Nothing short of brilliant. This is a beautiful, refreshing, utterly compelling fragrance. Balanced somewhere between the classic and the eccentric, Cologne Bigarade is like nothing else you've ever worn - all the more surprising, as citrus is a standard element men's perfumery, and has been for a few centuries. (Citrus bigaradia is the botanical name for the bitter, or Seville orange.) The description on Frederic Malle's website does not claim that the bigaradenote, or essence of bitter orange, is new to perfumery, but that Jean-Claude Ellena wanted a true bitter citrus fragrance, and that this cologne uses a new formulation as the basis for it.
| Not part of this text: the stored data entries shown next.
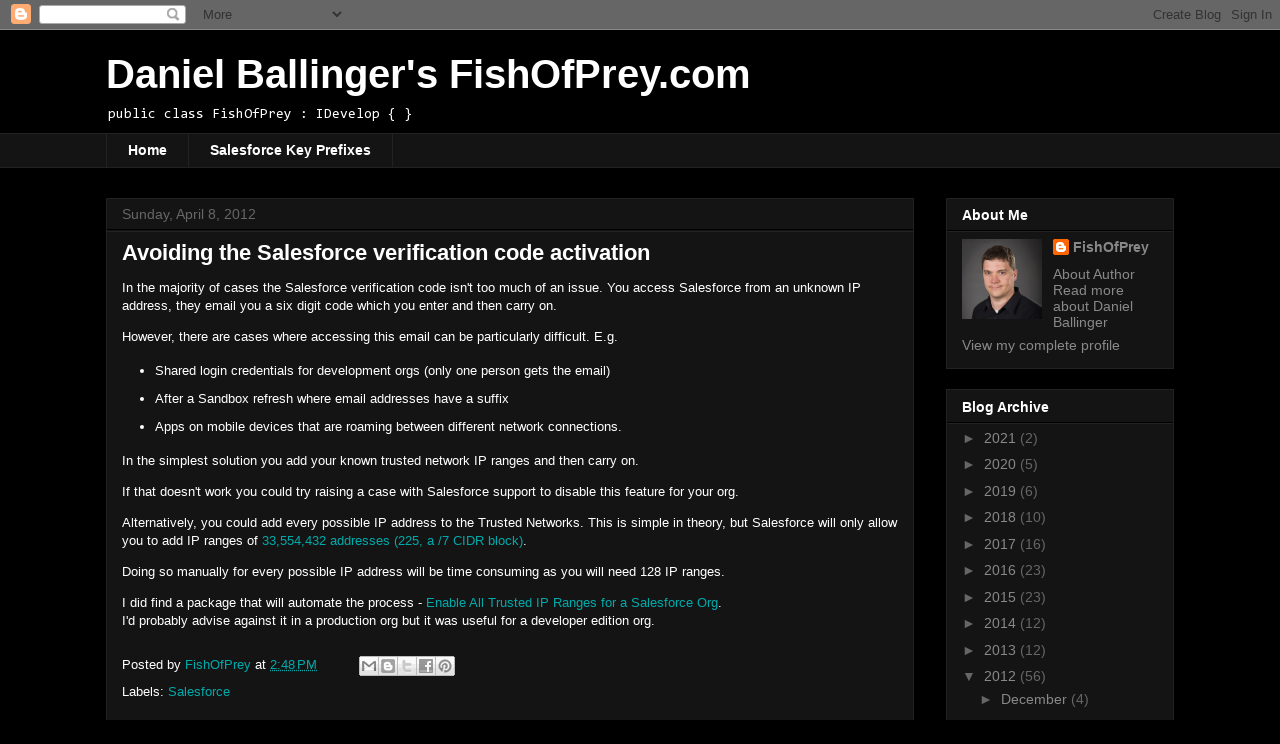

--- FILE ---
content_type: text/html; charset=utf-8
request_url: https://www.google.com/recaptcha/api2/aframe
body_size: 267
content:
<!DOCTYPE HTML><html><head><meta http-equiv="content-type" content="text/html; charset=UTF-8"></head><body><script nonce="IOZEVMY_0AtIaQ1o1wyPgw">/** Anti-fraud and anti-abuse applications only. See google.com/recaptcha */ try{var clients={'sodar':'https://pagead2.googlesyndication.com/pagead/sodar?'};window.addEventListener("message",function(a){try{if(a.source===window.parent){var b=JSON.parse(a.data);var c=clients[b['id']];if(c){var d=document.createElement('img');d.src=c+b['params']+'&rc='+(localStorage.getItem("rc::a")?sessionStorage.getItem("rc::b"):"");window.document.body.appendChild(d);sessionStorage.setItem("rc::e",parseInt(sessionStorage.getItem("rc::e")||0)+1);localStorage.setItem("rc::h",'1768856292380');}}}catch(b){}});window.parent.postMessage("_grecaptcha_ready", "*");}catch(b){}</script></body></html>

--- FILE ---
content_type: text/plain
request_url: https://www.google-analytics.com/j/collect?v=1&_v=j102&a=2044934048&t=pageview&_s=1&dl=http%3A%2F%2Fwww.fishofprey.com%2F2012%2F04%2Favoiding-salesforce-verification-code.html&ul=en-us%40posix&dt=Daniel%20Ballinger%27s%20FishOfPrey.com%3A%20Avoiding%20the%20Salesforce%20verification%20code%20activation&sr=1280x720&vp=1280x720&_u=IEBAAEABAAAAACAAI~&jid=2089325378&gjid=1949740002&cid=93607533.1768856289&tid=UA-7457809-1&_gid=752044234.1768856289&_r=1&_slc=1&z=440568311
body_size: -450
content:
2,cG-VW3VB4BLSQ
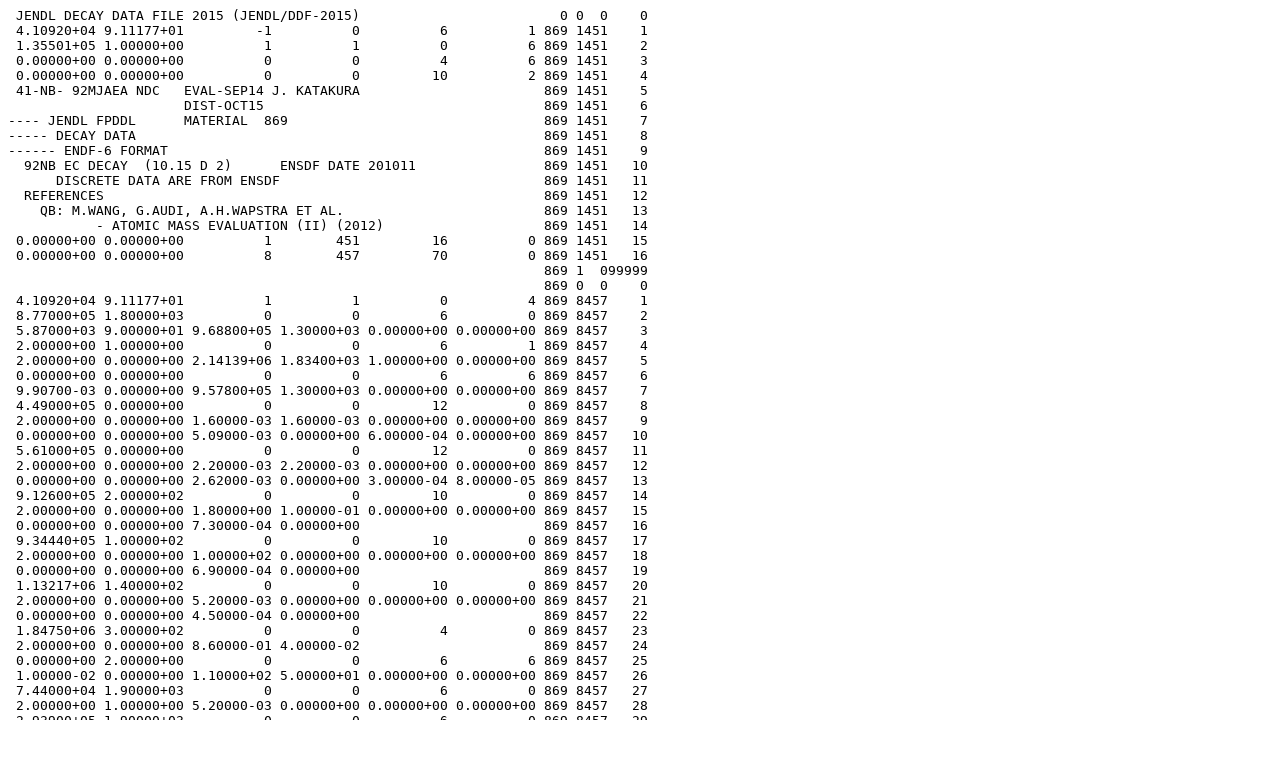

--- FILE ---
content_type: text/plain; charset=UTF-8
request_url: https://wwwndc.jaea.go.jp/cgi-bin/UNZIP_jendl.cgi?/JENDL/JENDL-DDF-2015/041_Nb_092m.jddf15.gz
body_size: 862
content:
 JENDL DECAY DATA FILE 2015 (JENDL/DDF-2015)                         0 0  0    0
 4.10920+04 9.11177+01         -1          0          6          1 869 1451    1
 1.35501+05 1.00000+00          1          1          0          6 869 1451    2
 0.00000+00 0.00000+00          0          0          4          6 869 1451    3
 0.00000+00 0.00000+00          0          0         10          2 869 1451    4
 41-NB- 92MJAEA NDC   EVAL-SEP14 J. KATAKURA                       869 1451    5
                      DIST-OCT15                                   869 1451    6
---- JENDL FPDDL      MATERIAL  869                                869 1451    7
----- DECAY DATA                                                   869 1451    8
------ ENDF-6 FORMAT                                               869 1451    9
  92NB EC DECAY  (10.15 D 2)      ENSDF DATE 201011                869 1451   10
      DISCRETE DATA ARE FROM ENSDF                                 869 1451   11
  REFERENCES                                                       869 1451   12
    QB: M.WANG, G.AUDI, A.H.WAPSTRA ET AL.                         869 1451   13
           - ATOMIC MASS EVALUATION (II) (2012)                    869 1451   14
 0.00000+00 0.00000+00          1        451         16          0 869 1451   15
 0.00000+00 0.00000+00          8        457         70          0 869 1451   16
                                                                   869 1  099999
                                                                   869 0  0    0
 4.10920+04 9.11177+01          1          1          0          4 869 8457    1
 8.77000+05 1.80000+03          0          0          6          0 869 8457    2
 5.87000+03 9.00000+01 9.68800+05 1.30000+03 0.00000+00 0.00000+00 869 8457    3
 2.00000+00 1.00000+00          0          0          6          1 869 8457    4
 2.00000+00 0.00000+00 2.14139+06 1.83400+03 1.00000+00 0.00000+00 869 8457    5
 0.00000+00 0.00000+00          0          0          6          6 869 8457    6
 9.90700-03 0.00000+00 9.57800+05 1.30000+03 0.00000+00 0.00000+00 869 8457    7
 4.49000+05 0.00000+00          0          0         12          0 869 8457    8
 2.00000+00 0.00000+00 1.60000-03 1.60000-03 0.00000+00 0.00000+00 869 8457    9
 0.00000+00 0.00000+00 5.09000-03 0.00000+00 6.00000-04 0.00000+00 869 8457   10
 5.61000+05 0.00000+00          0          0         12          0 869 8457   11
 2.00000+00 0.00000+00 2.20000-03 2.20000-03 0.00000+00 0.00000+00 869 8457   12
 0.00000+00 0.00000+00 2.62000-03 0.00000+00 3.00000-04 8.00000-05 869 8457   13
 9.12600+05 2.00000+02          0          0         10          0 869 8457   14
 2.00000+00 0.00000+00 1.80000+00 1.00000-01 0.00000+00 0.00000+00 869 8457   15
 0.00000+00 0.00000+00 7.30000-04 0.00000+00                       869 8457   16
 9.34440+05 1.00000+02          0          0         10          0 869 8457   17
 2.00000+00 0.00000+00 1.00000+02 0.00000+00 0.00000+00 0.00000+00 869 8457   18
 0.00000+00 0.00000+00 6.90000-04 0.00000+00                       869 8457   19
 1.13217+06 1.40000+02          0          0         10          0 869 8457   20
 2.00000+00 0.00000+00 5.20000-03 0.00000+00 0.00000+00 0.00000+00 869 8457   21
 0.00000+00 0.00000+00 4.50000-04 0.00000+00                       869 8457   22
 1.84750+06 3.00000+02          0          0          4          0 869 8457   23
 2.00000+00 0.00000+00 8.60000-01 4.00000-02                       869 8457   24
 0.00000+00 2.00000+00          0          0          6          6 869 8457   25
 1.00000-02 0.00000+00 1.10000+02 5.00000+01 0.00000+00 0.00000+00 869 8457   26
 7.44000+04 1.90000+03          0          0          6          0 869 8457   27
 2.00000+00 1.00000+00 5.20000-03 0.00000+00 0.00000+00 0.00000+00 869 8457   28
 2.93900+05 1.90000+03          0          0          6          0 869 8457   29
 2.00000+00 1.00000+00 2.64000+00 1.10000-01 0.00000+00 0.00000+00 869 8457   30
 6.46100+05 1.90000+03          0          0          6          0 869 8457   31
 2.00000+00 1.00000+00 2.20000-03 2.20000-03 0.00000+00 0.00000+00 869 8457   32
 7.58100+05 1.90000+03          0          0          6          0 869 8457   33
 2.00000+00 1.00000+00 1.60000-03 1.60000-03 0.00000+00 0.00000+00 869 8457   34
 1.20660+06 1.90000+03          0          0          6          0 869 8457   35
 2.00000+00 1.00000+00 9.73800+01 1.00000-01 5.80000-02 3.00000-03 869 8457   36
 2.14110+06 1.90000+03          0          0          6          0 869 8457   37
 2.00000+00 1.00000+00 1.70000-02 1.30000-02 6.00000-03 6.00000-03 869 8457   38
 0.00000+00 8.00000+00          0          0          6          9 869 8457   39
 1.00000-02 0.00000+00 5.76000+03 8.00000+01 0.00000+00 0.00000+00 869 8457   40
 2.02000+03 0.00000+00          0          0          4          0 869 8457   41
 2.00000+00 0.00000+00 9.98400+01 2.00000-01                       869 8457   42
 1.34000+04 0.00000+00          0          0          4          0 869 8457   43
 2.00000+00 0.00000+00 2.31400+01 4.00000-02                       869 8457   44
 4.31000+05 0.00000+00          0          0          4          0 869 8457   45
 2.00000+00 0.00000+00 8.32000-06 0.00000+00                       869 8457   46
 4.46500+05 0.00000+00          0          0          4          0 869 8457   47
 2.00000+00 0.00000+00 9.80800-07 0.00000+00                       869 8457   48
 5.43000+05 0.00000+00          0          0          4          0 869 8457   49
 2.00000+00 0.00000+00 5.84000-06 0.00000+00                       869 8457   50
 5.58500+05 0.00000+00          0          0          4          0 869 8457   51
 2.00000+00 0.00000+00 6.68700-07 0.00000+00                       869 8457   52
 8.94600+05 2.00000+02          0          0          4          0 869 8457   53
 2.00000+00 0.00000+00 1.30000-03 1.70000-04                       869 8457   54
 9.16440+05 1.00000+02          0          0          4          0 869 8457   55
 2.00000+00 0.00000+00 6.80000-02 9.00000-03                       869 8457   56
 1.11417+06 1.40000+02          0          0          4          0 869 8457   57
 2.00000+00 0.00000+00 2.31800-06 0.00000+00                       869 8457   58
 0.00000+00 9.00000+00          0          0          6          5 869 8457   59
 1.00000-02 0.00000+00 1.10000+04 0.00000+00 0.00000+00 0.00000+00 869 8457   60
 2.04000+03 0.00000+00          0          0          4          0 869 8457   61
 2.00000+00 0.00000+00 3.27000+00 9.00000-02                       869 8457   62
 1.56909+04 2.00000-01          0          0          4          0 869 8457   63
 2.00000+00 0.00000+00 1.84200+01 4.00000-02                       869 8457   64
 1.57751+04 2.00000-01          0          0          4          0 869 8457   65
 2.00000+00 0.00000+00 3.52600+01 7.00000-02                       869 8457   66
 1.77000+04 0.00000+00          0          0          4          0 869 8457   67
 2.00000+00 0.00000+00 1.02970+01 1.80000-02                       869 8457   68
 5.11000+05 0.00000+00          0          0          4          0 869 8457   69
 2.00000+00 0.00000+00 1.30000-01 3.00000-02                       869 8457   70
                                                                   869 8  099999
                                                                   869 0  0    0
                                                                     0 0  0    0
                                                                    -1 0  0    0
It may be this new formulation which allows the citrus note in this scent to be so striking: it's clean, strong, bright without being sweet, and amazingly persistent. The citrus note seems a little more prominent in the Concentree version, (which I prefer slightly over Cologne Bigarade). The Cologne version gives more prominence to the rose note, I think. The combination of citrus, rose, cardamom and, of all things, hay is what gives this fragrance its complex, herbal, slightly strange character. Try it in hot, humid weather. In short I love this. I'd give it a whole fistful of thumbs up if I could!
27 March 2006


5 reviews

A very zesty, edgy citrus. Does not strike me as femine at all. I get a subtle herbal note when it finally dries down.

22 March 2006


27 reviews

Normally, I shy away from citrus scents, as I find them one-dimensional and fleeting. Not worth spending my hard-earned money on, IMO. Bigarage Concentree is the exception, and I've learned to expect nothing less from Frederic Malle. BC is sparkling and fresh, without being soapy or sweet, and actually has fantastic staying power for a citrus-based scent. It also doesn't hurt that Jean-Claude Ellena is one of my favorite perfumers, and I find it very hard to dislike any of his work. With summer fast approaching, I imagine this will be one of my staples.
16 March 2006


17 reviews

A tad feminine, but perfect in the spring months. Perfect for when you're outside in nature, when I smell it I think of a walk in a French Garden.